WORK TASK - Return the data below exactly as given, except for the images.
::: SOURCE MATERIAL :::
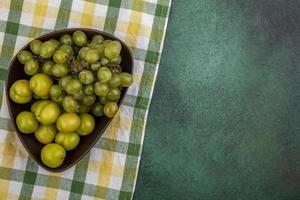 grüne Frucht in einer Schüssel auf kariertem Stoff und grünem Hintergrund foto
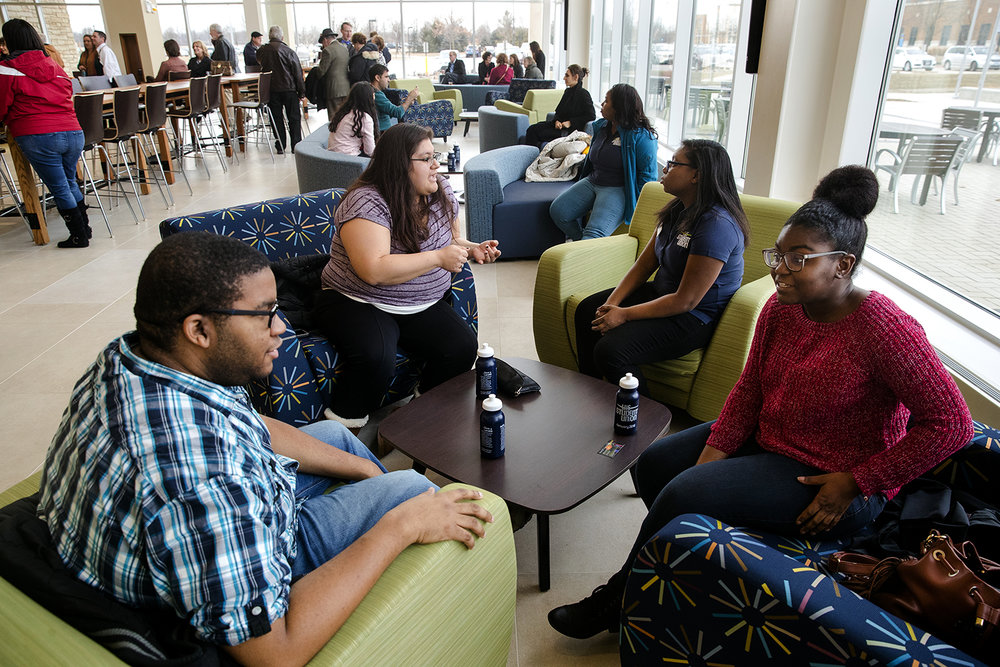 Will Newton, left and Tyshianna Bankhead visit in the lobby of the new $21.75 million Student Union Sunday, Jan. 14, 2018. [Ted Schurter/The State Journal-Register]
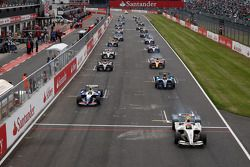 Romain Grosjean leads the field of the start line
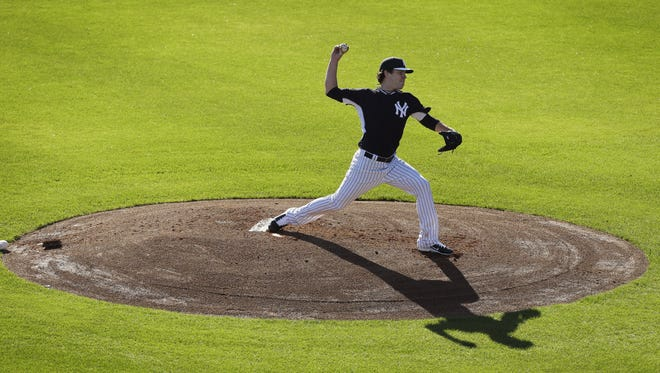 Yankees starting pitcher David Phelps throws a pitch during spring-training practice Monday  in Tampa, Fla.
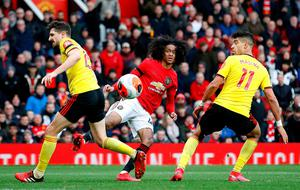 Manchester United's Tahith Chong (centre) watches his effort on goal. Photo: Martin Rickett/PA Wire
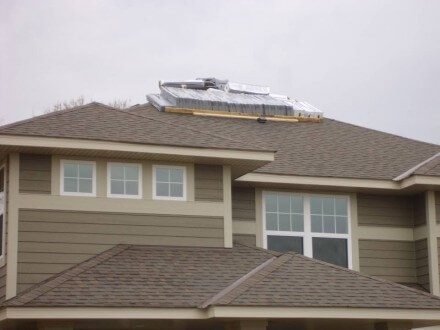 Shingles Delivered on top of brand new roof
:::
RESPONSE TO THE EXERCISE -
 grüne Frucht in einer Schüssel auf kariertem Stoff und grünem Hintergrund foto
 Will Newton, left and Tyshianna Bankhead visit in the lobby of the new $21.75 million Student Union Sunday, Jan. 14, 2018. [Ted Schurter/The State Journal-Register]
 Romain Grosjean leads the field of the start line
 Yankees starting pitcher David Phelps throws a pitch during spring-training practice Monday  in Tampa, Fla.
 Manchester United's Tahith Chong (centre) watches his effort on goal. Photo: Martin Rickett/PA Wire
 Shingles Delivered on top of brand new roof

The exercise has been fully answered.